As Walton points out, there is strong open-source evidence that “China tested in May 2013 a mobile, direct ascent anti-satellite weapon system capable of targeting satellites in medium earth orbit, highly elliptical orbit, or geostationary orbit. The new capability complements China's arsenal of kinetic and non-kinetic ASATs, and signals every U.S. satellite is now vulnerable to destruction in time of war.” Those satellites are indispensable to the operations of multiple U.S. military communications, target acquisition and navigation systems. Put another way, the People's Liberation Army of China may now have the capability to blind the Pentagon and virtually neutralize much of the United States' ability to defend itself or its allies.

Having the capability of blinding an opposing force is a strategic and tactical advantage comparable to the possession of anti-ballistic missile defense systems.

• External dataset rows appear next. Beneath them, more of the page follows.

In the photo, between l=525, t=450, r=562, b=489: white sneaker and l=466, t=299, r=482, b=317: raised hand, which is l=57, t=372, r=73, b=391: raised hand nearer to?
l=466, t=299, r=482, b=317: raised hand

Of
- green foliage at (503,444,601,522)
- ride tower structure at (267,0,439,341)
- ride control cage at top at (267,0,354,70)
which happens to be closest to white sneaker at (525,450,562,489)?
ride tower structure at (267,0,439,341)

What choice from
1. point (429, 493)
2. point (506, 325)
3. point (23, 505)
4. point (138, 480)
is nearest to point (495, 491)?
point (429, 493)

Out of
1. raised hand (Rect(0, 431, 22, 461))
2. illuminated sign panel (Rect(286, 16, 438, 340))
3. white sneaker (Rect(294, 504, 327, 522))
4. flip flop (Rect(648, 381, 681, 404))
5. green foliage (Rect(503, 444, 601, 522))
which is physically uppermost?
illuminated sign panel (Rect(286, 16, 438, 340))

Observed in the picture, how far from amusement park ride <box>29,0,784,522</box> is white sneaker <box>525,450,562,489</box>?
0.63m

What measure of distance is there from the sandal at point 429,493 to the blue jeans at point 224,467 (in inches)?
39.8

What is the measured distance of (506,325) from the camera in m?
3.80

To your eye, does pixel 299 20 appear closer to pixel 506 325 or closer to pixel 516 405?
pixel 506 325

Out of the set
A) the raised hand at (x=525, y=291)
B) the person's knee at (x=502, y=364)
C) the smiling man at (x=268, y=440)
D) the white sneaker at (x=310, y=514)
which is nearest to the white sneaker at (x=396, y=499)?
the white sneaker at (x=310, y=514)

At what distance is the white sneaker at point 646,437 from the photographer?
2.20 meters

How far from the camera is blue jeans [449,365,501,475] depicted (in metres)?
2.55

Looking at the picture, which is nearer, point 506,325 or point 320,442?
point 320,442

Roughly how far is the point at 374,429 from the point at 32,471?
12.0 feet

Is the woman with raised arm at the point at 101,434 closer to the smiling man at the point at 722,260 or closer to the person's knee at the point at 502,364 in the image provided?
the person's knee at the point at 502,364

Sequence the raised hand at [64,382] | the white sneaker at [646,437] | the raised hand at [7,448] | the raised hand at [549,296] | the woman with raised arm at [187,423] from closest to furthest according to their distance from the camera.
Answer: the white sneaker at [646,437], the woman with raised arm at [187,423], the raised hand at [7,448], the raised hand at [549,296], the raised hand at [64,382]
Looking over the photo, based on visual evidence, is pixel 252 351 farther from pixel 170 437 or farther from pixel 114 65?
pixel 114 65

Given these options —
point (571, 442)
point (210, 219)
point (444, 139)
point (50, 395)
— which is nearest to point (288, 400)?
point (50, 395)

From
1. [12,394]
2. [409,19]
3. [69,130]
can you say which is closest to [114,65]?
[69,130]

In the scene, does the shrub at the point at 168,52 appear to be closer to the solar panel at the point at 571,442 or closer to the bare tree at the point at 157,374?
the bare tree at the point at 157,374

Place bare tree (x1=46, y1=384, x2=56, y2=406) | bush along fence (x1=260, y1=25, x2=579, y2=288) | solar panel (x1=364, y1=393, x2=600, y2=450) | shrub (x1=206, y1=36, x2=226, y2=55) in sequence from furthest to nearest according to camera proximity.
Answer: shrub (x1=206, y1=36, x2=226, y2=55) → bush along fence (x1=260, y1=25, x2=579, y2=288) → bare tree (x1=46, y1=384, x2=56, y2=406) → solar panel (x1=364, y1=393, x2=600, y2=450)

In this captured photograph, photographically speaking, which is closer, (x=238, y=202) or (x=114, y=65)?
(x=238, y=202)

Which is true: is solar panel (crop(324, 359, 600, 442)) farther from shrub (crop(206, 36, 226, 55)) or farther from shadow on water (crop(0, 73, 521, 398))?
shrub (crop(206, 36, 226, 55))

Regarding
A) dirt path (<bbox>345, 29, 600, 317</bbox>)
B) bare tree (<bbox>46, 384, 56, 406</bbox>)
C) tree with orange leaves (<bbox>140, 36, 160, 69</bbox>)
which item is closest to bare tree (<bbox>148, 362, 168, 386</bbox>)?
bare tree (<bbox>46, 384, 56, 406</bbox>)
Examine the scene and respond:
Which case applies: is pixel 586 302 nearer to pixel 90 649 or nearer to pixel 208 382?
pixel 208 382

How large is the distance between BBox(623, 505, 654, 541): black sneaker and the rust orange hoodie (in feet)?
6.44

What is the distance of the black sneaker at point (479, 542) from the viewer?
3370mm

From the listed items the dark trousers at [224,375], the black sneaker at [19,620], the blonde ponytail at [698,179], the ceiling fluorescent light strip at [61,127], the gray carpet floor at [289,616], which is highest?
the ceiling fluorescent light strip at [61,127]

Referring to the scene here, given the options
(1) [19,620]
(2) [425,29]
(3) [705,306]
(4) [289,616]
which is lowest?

Both capabilities change the correlation-of-forces calculations that military and political leaders must make in order to understand what kinds of options are available to them in a confrontation. That is why President Ronald Reagan's determination to build a “Star Wars” system fundamentally changed how Soviet leaders viewed their position in the latter stages of the Cold War.

Walton notes that the U.S. experts were surprised earlier this year to learn that China had successfully tested a hypersonic glide vehicle potentially capable of penetrating anti-missile defenses. The assumption had previously been that hypersonic flight was an area in which the United States' technological lead was overwhelming. Now it appears the Chinese may not be far behind the U.S. on hypersonic flight technology and certainly are much closer than previously thought.

Even apart from those considerations, China is increasingly flexing its muscles throughout the South China Sea and the East China Sea, thus threatening conflicts with U.S. allies Japan and the Philippines. The launching of a modern aircraft carrier in 2012 and successful landing of combat aircraft on the vessel last year further suggests an intent to develop a much larger blue-ocean force capable of challenging U.S. naval power throughout the Pacific and Indian oceans.

Walton’s bottom-line warning is not to be ignored: “China’s military developments are rapidly outpacing their coverage in the press and academia, and there is a lagging but growing realization that China’s military capabilities in numerous areas of military competition are rapidly approaching, if not exceeding, those of the United States.”